Consortium 1 application decreased the level of 1-o-sinapoylglucose while increasing the level of sinapoyl malate (Fig. 3B–D). 1-O-Sinapoylglucose, a glucose ester with a high free energy of hydrolysis, supplies the energy required for the transacylation reaction that produces sinapoyl malate in vegetative tissues (Lehfeldt et al. 2000; Bi et al. 2017; Fu et al. 2021; Nguyen et al. 2021). Thus, the decreased levels of 1-O-sinapoylglucose observed due to consortium 1 application suggest its utilization for the accumulation of sinapoyl malate, as shown in Fig. 3C. Sinapoyl malate absorbs UV-B radiation, thereby protecting plant tissues from potential damage caused by excessive UV exposure, which can lead to DNA damage and cell death (Mattana et al. 2005; Dean et al. 2014; Toldo et al. 2021). Studies have shown that sinapoyl malate accumulates in the upper epidermis of leaves, where it acts as a sunscreen, dissipating harmful UV radiation and preventing its penetration into deeper leaf tissues (Luo et al. 2017; Vink et al. 2023). This protective mechanism is particularly vital for maintaining the integrity of photosynthetic machinery and overall plant health under harmful UV radiation (Booker et al. 2012; Abiola et al. 2021). As such, it can be postulated that consortium 1 application activates the utilization of 1-O-sinapoylglucose for accumulation of sinapoyl malate which functionally enhances UV-B radiation tolerance during the vegetative stage at which the plant is more vulnerable to environmental stresses. Moreover, consortium 1 application decreased the levels of 9,12,13-TriHOME 2 in maize leaves. The mechanistic roles of the individual oxylipins are poorly understood. However, oxylipins are known to act as signaling molecules involved in regulating plant growth, development, and responses to both biotic and abiotic stresses (Offor et al. 2022; Sun et al. 2022).

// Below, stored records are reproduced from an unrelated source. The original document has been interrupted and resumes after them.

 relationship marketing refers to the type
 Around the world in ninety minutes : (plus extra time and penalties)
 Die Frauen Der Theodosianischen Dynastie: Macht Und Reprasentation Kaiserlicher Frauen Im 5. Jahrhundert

13-HOTrE and 9,12,13-TriHODE were increased due to consortium 2 application (Fig. 3E, F). 13-HOTrE and 9,12,13-TriHODE are oxylipins; as highlighted above, the mechanistic roles of the individual oxylipins are poorly understood. However, the accumulation of oxylipins including 13-HOTrE has been shown to enhance the expression of defense-related genes, leading to a more robust immune response against pathogens (Adigun et al. 2023). As such, it can be postulated that the consortium 2 application enhances plant defense mechanisms through induced resistance. Moreover, an increase of flavonoid tricin 7-diglucuronoside was observed in consortium 2-treated maize plants. This observation is consistent with increased levels of tricin 7-diglucuronoside in plant growth-promoting rhizobacteria (PGPR)-treated plants compared to naïve stressed plants (Nephali et al. 2021). Moreover, the results suggested that PGPR treatment may enhance the accumulation of this flavonoid, which is associated with various biological functions in plants, including growth regulation and plant immunity. As such, it can be postulated that consortium 2 application enhances the plant’s immune response, stress tolerance, and growth regulation by promoting the accumulation of tricin 7-diglucuronoside.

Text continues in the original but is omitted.